‘My good young friend, you will live, I doubt not, to be a happy one. Happiness is not, as we are apt to fancy, entirely dependent on these contingencies. It is the lot of most men to endure what you are now suffering, and they can look back to such conjunctures through the vista of years with calmness.’
‘I may see Edith now?’
‘Frankly, I should say, no. My daughter is in her room; I have had some conversation with her. Of course she suffers not less than yourself. To see her again will only aggravate woe. You leave under this roof, sir, some sad memories, but no unkind ones. It is not likely that I can serve you, or that you may want my aid; but whatever may be in my power, remember you may command it; without reserve and without restraint. If I control myself now, it is not because I do not respect your affliction, but because, in the course of my life, I have felt too much not to be able to command my feelings.’
‘You never could have felt what I feel now,’ said Coningsby, in a tone of anguish.
‘You touch on delicate ground,’ said Millbank; ‘yet from me you may learn to suffer. There was a being once, not less fair than the peerless girl that you would fain call your own, and her heart was my proud possession. There were no family feuds to baffle our union, nor was I dependent on anything, but the energies which had already made me flourishing. What happiness was mine! It was the first dream of my life, and it was the last; my solitary passion, the memory of which softens my heart. Ah! you dreaming scholars, and fine gentlemen who saunter through life, you think there is no romance in the loves of a man who lives in the toil and turmoil of business. You are in deep error. Amid my career of travail, there was ever a bright form which animated exertion, inspired my invention, nerved my energy, and to gain whose heart and life I first made many of those discoveries, and entered into many of those speculations, that have since been the foundation of my wide prosperity.

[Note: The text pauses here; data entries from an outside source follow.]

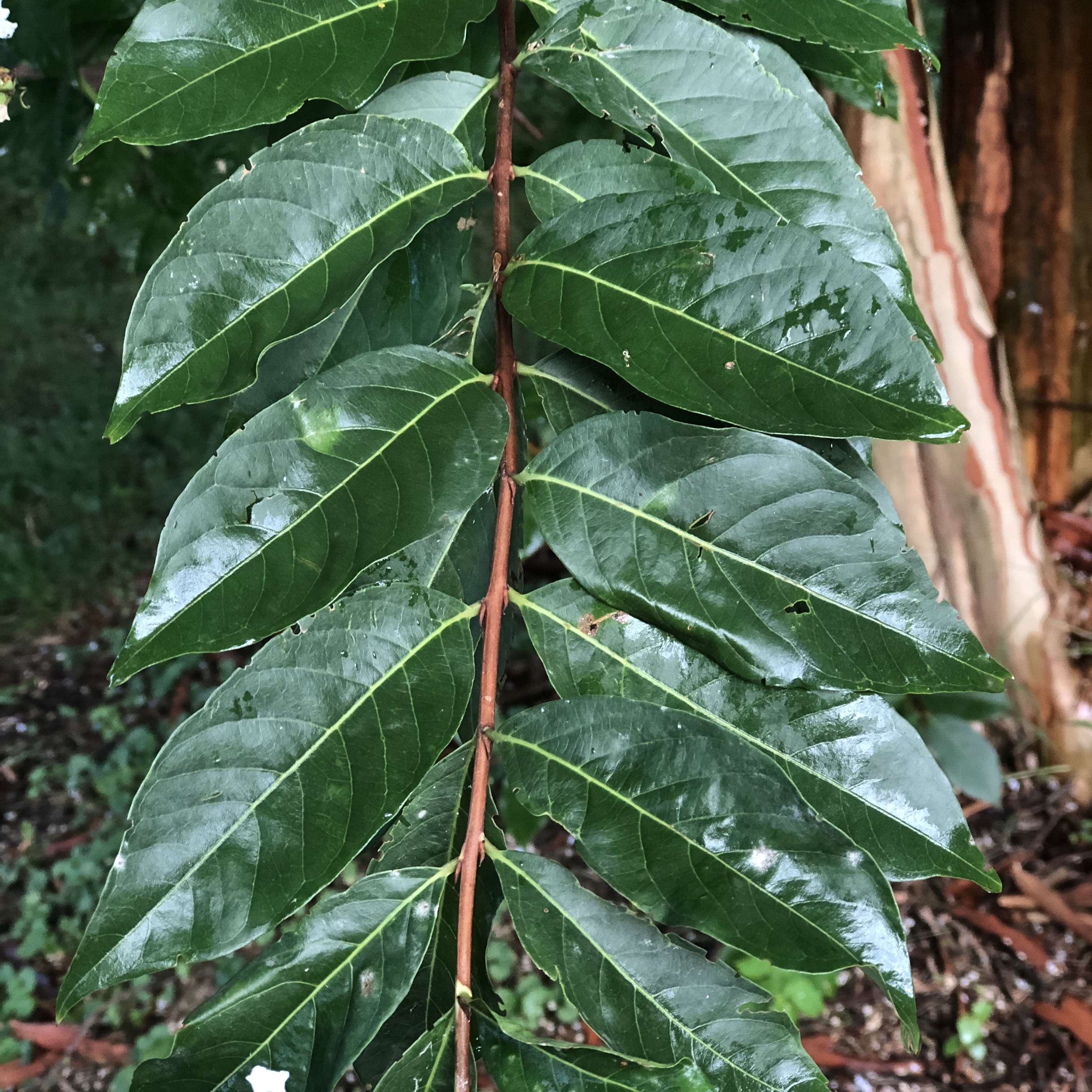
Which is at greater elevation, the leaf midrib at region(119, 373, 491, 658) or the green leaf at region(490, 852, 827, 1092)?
the leaf midrib at region(119, 373, 491, 658)

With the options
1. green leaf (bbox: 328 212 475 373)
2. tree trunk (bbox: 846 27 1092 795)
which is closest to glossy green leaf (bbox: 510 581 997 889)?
green leaf (bbox: 328 212 475 373)

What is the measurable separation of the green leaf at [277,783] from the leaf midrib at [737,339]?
207 millimetres

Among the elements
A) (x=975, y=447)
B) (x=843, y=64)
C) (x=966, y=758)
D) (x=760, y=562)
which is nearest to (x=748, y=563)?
(x=760, y=562)

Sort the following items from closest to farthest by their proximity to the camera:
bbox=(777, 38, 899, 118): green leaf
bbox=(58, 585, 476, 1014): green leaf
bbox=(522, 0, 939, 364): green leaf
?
1. bbox=(58, 585, 476, 1014): green leaf
2. bbox=(522, 0, 939, 364): green leaf
3. bbox=(777, 38, 899, 118): green leaf

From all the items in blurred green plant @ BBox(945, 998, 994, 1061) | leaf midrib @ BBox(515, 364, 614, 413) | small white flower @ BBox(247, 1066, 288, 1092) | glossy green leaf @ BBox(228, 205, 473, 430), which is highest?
glossy green leaf @ BBox(228, 205, 473, 430)

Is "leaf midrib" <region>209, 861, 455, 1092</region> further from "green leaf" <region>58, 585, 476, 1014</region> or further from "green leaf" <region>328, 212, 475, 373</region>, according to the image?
"green leaf" <region>328, 212, 475, 373</region>

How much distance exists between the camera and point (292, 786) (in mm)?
416

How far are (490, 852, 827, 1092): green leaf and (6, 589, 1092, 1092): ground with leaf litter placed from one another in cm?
96

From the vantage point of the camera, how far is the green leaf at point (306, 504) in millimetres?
401

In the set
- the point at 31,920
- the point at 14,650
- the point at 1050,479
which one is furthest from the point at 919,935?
the point at 14,650

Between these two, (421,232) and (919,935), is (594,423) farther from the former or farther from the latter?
(919,935)

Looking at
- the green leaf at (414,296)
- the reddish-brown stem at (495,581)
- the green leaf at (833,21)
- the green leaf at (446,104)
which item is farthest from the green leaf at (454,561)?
the green leaf at (833,21)

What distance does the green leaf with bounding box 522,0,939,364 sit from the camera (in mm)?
505

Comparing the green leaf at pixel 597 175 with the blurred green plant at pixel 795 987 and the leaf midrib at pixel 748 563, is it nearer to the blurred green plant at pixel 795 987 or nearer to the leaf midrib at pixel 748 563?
the leaf midrib at pixel 748 563
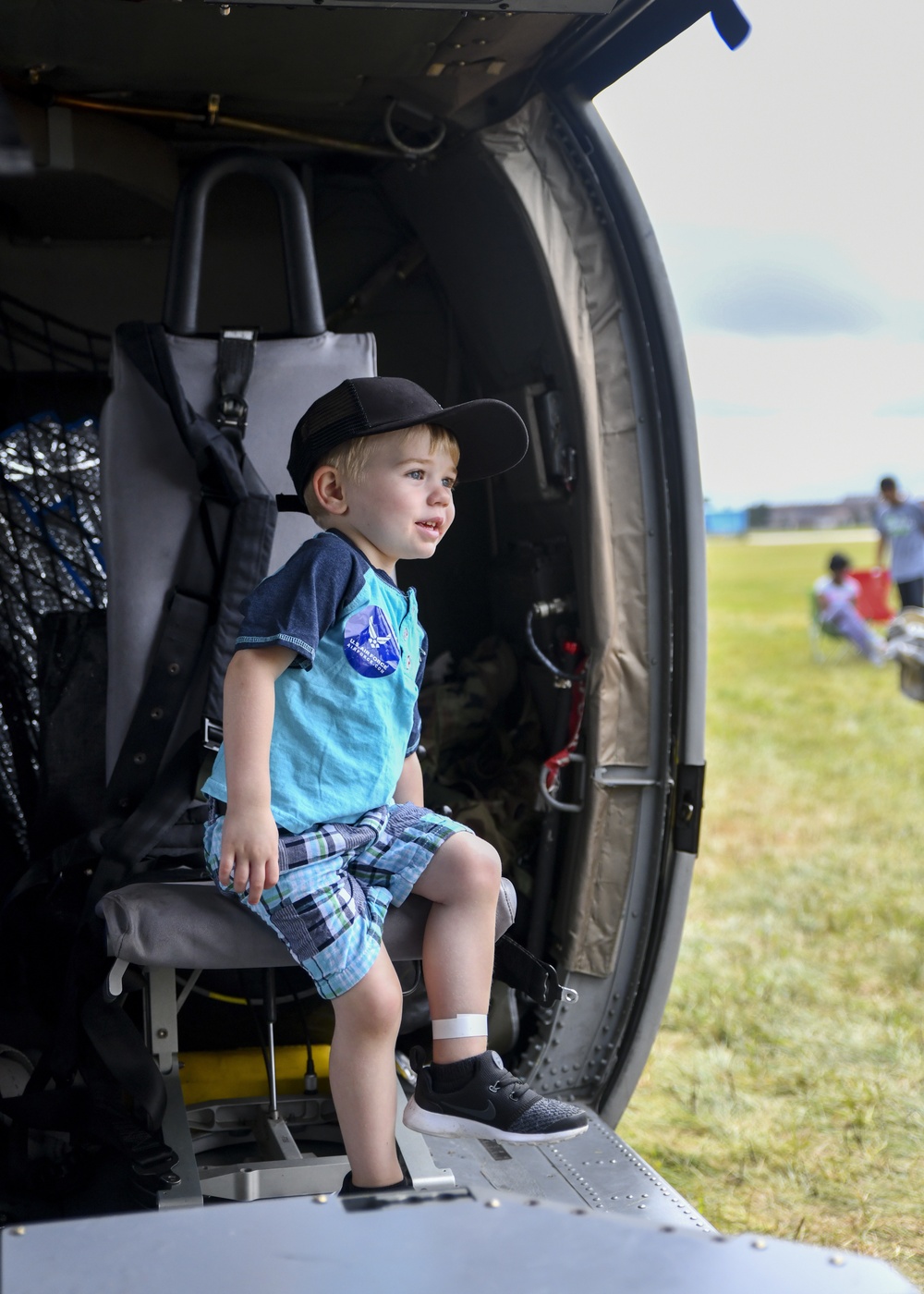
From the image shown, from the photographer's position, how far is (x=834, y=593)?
47.8 ft

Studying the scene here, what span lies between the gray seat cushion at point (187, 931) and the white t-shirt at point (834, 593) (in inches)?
518

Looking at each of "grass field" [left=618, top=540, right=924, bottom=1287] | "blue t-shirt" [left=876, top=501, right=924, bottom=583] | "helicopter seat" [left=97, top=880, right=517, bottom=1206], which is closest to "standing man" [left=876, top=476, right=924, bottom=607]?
"blue t-shirt" [left=876, top=501, right=924, bottom=583]

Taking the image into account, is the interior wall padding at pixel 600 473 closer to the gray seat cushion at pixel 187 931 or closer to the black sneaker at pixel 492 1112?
the black sneaker at pixel 492 1112

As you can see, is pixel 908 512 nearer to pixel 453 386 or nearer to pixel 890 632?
pixel 890 632

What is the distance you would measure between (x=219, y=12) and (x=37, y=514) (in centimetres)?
125

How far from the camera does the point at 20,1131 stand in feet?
7.72

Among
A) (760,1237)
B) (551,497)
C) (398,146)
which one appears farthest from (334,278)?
(760,1237)

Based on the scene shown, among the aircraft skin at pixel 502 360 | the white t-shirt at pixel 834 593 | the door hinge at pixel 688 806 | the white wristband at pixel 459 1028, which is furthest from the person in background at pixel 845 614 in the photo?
the white wristband at pixel 459 1028

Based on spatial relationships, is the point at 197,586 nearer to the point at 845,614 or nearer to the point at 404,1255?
the point at 404,1255

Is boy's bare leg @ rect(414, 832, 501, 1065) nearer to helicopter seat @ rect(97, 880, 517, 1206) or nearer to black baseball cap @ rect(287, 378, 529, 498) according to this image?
helicopter seat @ rect(97, 880, 517, 1206)

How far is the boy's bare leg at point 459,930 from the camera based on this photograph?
1.95 m

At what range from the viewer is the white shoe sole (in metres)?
1.88

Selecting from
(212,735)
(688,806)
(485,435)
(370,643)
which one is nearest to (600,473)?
(485,435)

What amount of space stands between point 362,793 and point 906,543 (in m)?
8.92
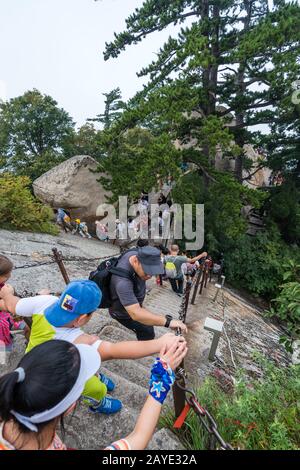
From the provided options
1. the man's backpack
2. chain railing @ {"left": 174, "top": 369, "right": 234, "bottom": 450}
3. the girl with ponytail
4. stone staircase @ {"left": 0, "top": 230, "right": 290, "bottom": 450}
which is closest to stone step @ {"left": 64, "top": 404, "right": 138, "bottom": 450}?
stone staircase @ {"left": 0, "top": 230, "right": 290, "bottom": 450}

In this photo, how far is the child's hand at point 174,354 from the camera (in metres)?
1.51

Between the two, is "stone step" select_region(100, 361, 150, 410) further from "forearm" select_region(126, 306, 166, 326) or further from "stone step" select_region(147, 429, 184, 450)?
"forearm" select_region(126, 306, 166, 326)

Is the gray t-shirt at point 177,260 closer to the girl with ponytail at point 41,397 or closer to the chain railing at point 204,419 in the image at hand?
the chain railing at point 204,419

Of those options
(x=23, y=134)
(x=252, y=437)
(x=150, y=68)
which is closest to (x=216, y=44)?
(x=150, y=68)

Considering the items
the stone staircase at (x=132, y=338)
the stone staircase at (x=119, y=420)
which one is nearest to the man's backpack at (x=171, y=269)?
the stone staircase at (x=132, y=338)

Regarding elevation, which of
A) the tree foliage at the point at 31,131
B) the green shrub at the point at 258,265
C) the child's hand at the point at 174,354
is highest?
the tree foliage at the point at 31,131

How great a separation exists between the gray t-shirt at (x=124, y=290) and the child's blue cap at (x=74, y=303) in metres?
0.73

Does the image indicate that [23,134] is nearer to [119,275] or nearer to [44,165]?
[44,165]

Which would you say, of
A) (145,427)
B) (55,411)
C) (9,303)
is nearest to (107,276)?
(9,303)

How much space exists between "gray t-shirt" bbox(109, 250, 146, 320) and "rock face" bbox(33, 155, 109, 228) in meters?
12.5

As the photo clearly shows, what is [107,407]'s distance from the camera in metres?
2.27

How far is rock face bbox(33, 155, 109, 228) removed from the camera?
14.7 metres

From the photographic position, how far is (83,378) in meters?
1.21
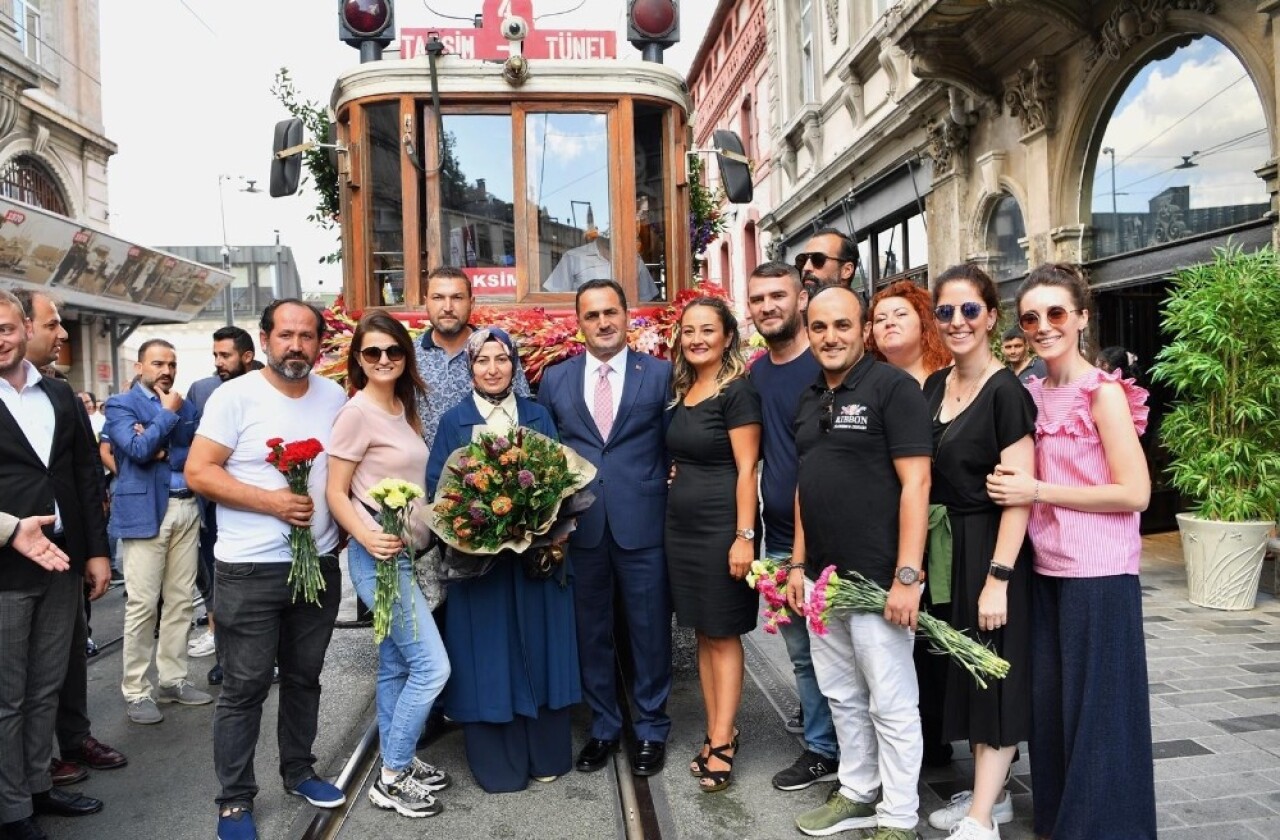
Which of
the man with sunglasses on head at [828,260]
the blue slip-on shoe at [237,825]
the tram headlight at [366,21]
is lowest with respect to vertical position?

‘Her faith was pledged to me; I lived upon her image; the day was even talked of when I should bear her to the home that I had proudly prepared for her.
‘There came a young noble, a warrior who had never seen war, glittering with gewgaws. He was quartered in the town where the mistress of my heart, who was soon to share my life and my fortunes, resided. The tale is too bitter not to be brief. He saw her, he sighed; I will hope that he loved her; she gave him with rapture the heart which perhaps she found she had never given to me; and instead of bearing the name I had once hoped to have called her by, she pledged her faith at the altar to one who, like you, was called, CONINGSBY.’
‘My mother!’
‘You see, I too have had my griefs.’
‘Dear sir,’ said Coningsby, rising and taking Mr. Millbank’s hand, ‘I am most wretched; and yet I wish to part from you even with affection. You have explained circumstances that have long perplexed me. A curse, I fear, is on our families. I have not mind enough at this moment even to ponder on my situation. My head is a chaos. I go; yes, I quit this Hellingsley, where I came to be so happy, where I have been so happy. Nay, let me go, dear sir! I must be alone, I must try to think. And tell her, no, tell her nothing. God will guard over us!’